The biggest problem this film has is its focus on one character who is the self-appointed leader of a mob created to stop Michael Myers’ reign of terror. This is a great concept in theory, but in practice, it is not handled well. Its message on the problems that mob mentality can cause is very heavy handed, which distracts the audience from Michael and makes it hard to take seriously. Another major issue is the fact that the iconic character and actor from the original “Halloween,” Laurie Strode, played by Jaime Lee Curtis, is relegated to a hospital bed for the entire movie. She was such a great character with a lot of depth and was a force to be reckoned with even for the seasoned murderer himself. In the last movie, she takes on Michael all by herself to save her family and Haddonfield, but does painfully little in this one. She is even replaced by her granddaughter who is a painfully dull and uninteresting character in comparison to her legendary grandmother.


This new batch of “Halloween” movies are the first two in a trilogy that the director, David Gordon Green, has been very transparent about wanting to make. Theoretically, it would bode well for these films as this suggests that they have a plan for the series and each movie, right? Nope. This movie is a mess story wise and has a terrible ending, as it has no payoff, a needlessly unemotional and unsatisfying death, and sets up something potentially interesting for the following sequel, but falls flat in the finale.

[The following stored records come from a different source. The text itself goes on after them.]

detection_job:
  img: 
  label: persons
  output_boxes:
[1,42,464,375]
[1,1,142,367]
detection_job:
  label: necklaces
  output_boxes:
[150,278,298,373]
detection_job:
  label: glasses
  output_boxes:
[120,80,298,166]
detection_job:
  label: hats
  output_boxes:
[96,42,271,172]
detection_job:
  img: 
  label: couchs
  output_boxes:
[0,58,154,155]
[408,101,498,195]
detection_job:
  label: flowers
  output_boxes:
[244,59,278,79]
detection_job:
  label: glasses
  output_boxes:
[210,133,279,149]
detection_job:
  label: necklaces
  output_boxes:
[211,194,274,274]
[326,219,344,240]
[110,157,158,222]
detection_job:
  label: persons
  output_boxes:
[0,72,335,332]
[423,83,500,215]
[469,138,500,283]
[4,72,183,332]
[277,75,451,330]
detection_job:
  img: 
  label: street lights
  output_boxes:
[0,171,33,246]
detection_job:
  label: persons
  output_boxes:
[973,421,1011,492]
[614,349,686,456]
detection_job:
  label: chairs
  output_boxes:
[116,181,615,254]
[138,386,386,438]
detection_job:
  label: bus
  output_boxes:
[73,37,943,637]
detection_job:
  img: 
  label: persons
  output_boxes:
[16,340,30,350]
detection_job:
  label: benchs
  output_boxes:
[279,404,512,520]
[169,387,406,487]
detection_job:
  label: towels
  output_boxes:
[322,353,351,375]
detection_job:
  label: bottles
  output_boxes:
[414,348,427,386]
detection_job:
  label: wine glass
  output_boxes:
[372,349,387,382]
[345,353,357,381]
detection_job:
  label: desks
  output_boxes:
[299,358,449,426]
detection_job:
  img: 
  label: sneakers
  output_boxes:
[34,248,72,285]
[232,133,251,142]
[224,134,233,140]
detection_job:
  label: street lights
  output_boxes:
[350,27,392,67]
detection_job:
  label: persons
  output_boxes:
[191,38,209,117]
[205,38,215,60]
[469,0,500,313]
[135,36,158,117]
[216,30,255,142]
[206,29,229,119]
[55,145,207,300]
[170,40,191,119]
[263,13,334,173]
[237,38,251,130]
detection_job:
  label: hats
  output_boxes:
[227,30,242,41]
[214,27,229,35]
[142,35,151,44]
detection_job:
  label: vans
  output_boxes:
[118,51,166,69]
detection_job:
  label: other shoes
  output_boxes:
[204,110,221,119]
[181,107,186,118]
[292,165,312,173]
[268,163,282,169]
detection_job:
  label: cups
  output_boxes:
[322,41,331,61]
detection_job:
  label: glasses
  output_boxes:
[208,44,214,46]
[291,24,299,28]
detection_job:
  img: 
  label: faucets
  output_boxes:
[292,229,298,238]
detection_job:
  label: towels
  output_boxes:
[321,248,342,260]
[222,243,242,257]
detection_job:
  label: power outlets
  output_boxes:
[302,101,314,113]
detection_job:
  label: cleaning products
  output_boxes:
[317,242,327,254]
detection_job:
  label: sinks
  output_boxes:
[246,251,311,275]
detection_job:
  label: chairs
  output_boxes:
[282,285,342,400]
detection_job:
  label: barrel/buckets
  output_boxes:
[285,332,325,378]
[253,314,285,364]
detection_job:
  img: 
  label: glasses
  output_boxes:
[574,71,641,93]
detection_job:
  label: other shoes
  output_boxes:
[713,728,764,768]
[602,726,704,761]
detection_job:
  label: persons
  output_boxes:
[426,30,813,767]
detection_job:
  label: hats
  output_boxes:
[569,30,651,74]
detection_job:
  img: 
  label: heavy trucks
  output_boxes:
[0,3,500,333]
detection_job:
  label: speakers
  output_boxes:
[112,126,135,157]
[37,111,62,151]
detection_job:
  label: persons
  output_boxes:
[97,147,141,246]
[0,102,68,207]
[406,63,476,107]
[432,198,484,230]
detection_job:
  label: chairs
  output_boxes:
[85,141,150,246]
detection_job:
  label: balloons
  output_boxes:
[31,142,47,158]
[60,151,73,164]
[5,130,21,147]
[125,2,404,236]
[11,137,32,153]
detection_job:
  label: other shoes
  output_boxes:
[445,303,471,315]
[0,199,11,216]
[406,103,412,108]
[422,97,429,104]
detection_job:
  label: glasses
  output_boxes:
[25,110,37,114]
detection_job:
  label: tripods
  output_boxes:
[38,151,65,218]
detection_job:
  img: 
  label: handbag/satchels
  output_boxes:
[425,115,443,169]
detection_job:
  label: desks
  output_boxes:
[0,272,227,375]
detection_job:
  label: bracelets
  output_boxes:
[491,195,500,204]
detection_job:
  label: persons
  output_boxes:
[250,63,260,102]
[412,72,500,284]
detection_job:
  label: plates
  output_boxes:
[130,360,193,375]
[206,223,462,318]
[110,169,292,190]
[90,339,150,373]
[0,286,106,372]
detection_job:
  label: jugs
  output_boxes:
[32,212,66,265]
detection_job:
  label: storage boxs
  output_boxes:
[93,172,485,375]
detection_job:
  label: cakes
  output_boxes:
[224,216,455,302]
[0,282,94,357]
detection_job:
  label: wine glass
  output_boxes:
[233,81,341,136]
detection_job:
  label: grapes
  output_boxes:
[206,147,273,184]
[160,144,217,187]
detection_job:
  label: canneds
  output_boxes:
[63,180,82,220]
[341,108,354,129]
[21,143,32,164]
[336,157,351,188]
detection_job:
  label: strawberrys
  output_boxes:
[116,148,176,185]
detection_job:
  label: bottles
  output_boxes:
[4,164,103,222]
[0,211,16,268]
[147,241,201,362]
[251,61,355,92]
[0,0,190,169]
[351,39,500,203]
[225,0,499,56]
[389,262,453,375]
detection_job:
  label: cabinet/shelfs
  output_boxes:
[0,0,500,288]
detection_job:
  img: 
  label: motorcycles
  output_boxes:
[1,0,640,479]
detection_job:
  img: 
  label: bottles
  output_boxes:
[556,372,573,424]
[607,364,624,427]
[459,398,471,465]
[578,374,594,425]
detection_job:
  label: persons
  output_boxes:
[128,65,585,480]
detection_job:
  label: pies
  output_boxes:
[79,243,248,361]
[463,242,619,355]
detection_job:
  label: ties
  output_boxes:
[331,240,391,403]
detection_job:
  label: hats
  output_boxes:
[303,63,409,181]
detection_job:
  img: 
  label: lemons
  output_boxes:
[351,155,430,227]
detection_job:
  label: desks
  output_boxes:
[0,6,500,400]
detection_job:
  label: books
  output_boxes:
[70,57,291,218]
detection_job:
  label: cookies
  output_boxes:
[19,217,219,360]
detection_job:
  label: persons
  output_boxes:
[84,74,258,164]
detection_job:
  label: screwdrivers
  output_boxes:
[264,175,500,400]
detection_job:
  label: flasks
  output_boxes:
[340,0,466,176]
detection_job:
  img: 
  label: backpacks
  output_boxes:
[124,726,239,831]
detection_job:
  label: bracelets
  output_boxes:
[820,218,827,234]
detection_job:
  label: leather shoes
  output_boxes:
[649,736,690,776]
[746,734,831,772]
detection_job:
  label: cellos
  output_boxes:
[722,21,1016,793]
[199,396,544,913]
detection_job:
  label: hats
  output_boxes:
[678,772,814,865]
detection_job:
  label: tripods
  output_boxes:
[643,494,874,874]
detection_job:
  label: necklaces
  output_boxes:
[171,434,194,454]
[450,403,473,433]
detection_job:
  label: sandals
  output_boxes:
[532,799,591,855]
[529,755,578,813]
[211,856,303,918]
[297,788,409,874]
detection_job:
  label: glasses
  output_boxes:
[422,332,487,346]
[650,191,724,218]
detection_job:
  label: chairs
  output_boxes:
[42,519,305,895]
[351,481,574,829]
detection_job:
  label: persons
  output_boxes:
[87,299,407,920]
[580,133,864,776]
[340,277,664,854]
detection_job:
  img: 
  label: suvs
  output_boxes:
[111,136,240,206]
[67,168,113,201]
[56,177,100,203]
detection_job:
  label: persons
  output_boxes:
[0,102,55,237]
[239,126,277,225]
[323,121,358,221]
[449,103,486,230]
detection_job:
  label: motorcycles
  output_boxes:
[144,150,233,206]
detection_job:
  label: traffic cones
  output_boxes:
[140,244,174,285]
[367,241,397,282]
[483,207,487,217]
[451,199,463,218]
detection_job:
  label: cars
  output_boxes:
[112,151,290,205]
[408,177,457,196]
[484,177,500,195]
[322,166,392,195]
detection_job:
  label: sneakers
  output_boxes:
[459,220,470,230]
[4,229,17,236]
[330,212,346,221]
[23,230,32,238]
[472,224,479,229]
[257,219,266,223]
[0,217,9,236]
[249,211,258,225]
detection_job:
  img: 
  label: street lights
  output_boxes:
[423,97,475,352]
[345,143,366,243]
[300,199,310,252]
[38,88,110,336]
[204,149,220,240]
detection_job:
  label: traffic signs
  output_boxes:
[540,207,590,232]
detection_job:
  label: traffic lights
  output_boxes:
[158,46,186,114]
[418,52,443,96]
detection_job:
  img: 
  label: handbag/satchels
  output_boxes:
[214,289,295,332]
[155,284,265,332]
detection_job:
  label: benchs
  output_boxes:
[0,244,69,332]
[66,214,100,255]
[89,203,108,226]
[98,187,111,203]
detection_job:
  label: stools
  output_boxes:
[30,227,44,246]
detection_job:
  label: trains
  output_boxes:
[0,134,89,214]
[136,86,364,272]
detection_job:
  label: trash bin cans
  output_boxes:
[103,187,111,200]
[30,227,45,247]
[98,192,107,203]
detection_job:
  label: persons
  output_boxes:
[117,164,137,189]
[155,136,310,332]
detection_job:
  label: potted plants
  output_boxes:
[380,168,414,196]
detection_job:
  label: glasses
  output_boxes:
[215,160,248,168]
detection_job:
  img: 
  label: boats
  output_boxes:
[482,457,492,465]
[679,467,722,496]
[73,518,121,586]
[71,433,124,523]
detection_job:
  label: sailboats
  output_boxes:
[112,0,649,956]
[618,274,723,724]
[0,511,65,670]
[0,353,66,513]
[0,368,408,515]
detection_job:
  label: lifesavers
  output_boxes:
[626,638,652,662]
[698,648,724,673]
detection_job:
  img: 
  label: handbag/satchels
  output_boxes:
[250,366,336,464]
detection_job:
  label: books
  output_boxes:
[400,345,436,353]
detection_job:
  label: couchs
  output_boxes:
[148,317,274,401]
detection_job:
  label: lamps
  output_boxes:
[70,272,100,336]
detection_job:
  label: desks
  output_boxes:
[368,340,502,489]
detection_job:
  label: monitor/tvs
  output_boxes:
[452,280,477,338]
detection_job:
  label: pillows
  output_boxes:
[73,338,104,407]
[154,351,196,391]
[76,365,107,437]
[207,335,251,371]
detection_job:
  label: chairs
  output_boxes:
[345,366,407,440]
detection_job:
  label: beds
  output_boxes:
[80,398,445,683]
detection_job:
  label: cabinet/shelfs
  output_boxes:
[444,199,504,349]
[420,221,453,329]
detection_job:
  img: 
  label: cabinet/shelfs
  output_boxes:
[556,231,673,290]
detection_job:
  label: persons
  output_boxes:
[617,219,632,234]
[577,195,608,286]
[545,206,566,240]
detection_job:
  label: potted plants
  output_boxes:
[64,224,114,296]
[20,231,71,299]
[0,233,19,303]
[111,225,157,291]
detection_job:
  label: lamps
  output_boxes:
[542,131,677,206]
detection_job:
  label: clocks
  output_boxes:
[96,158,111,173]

This feels like nothing but setup for the third movie in this new trilogy. Think of “Harry Potter & The Deathly Hallows Part 1,” but worse, and lessen your excitement for the next film. I have heard many people saying this movie suffers from “middle child syndrome” and I think that perfectly encapsulates why this movie fails on almost every level. I feel like if the movie was a bit longer, it could have been condensed into half of a movie, with the finale being the other half. Unfortunately, Hollywood seems to always need a successful and popular franchise to be made into three movies.


“Halloween Kills” is a disappointing follow up to one of the best slasher films in the 21st century. The 2018 soft reboot with only Michael Myers himself and some of the fun, brutal murdering shenanigans that he gets himself into, made it worth the price of admission. I am hoping that the threequel scheduled to release in 2022 can stick the landing for these films because, unfortunately, there is not much else of value for the middle entry in this trilogy.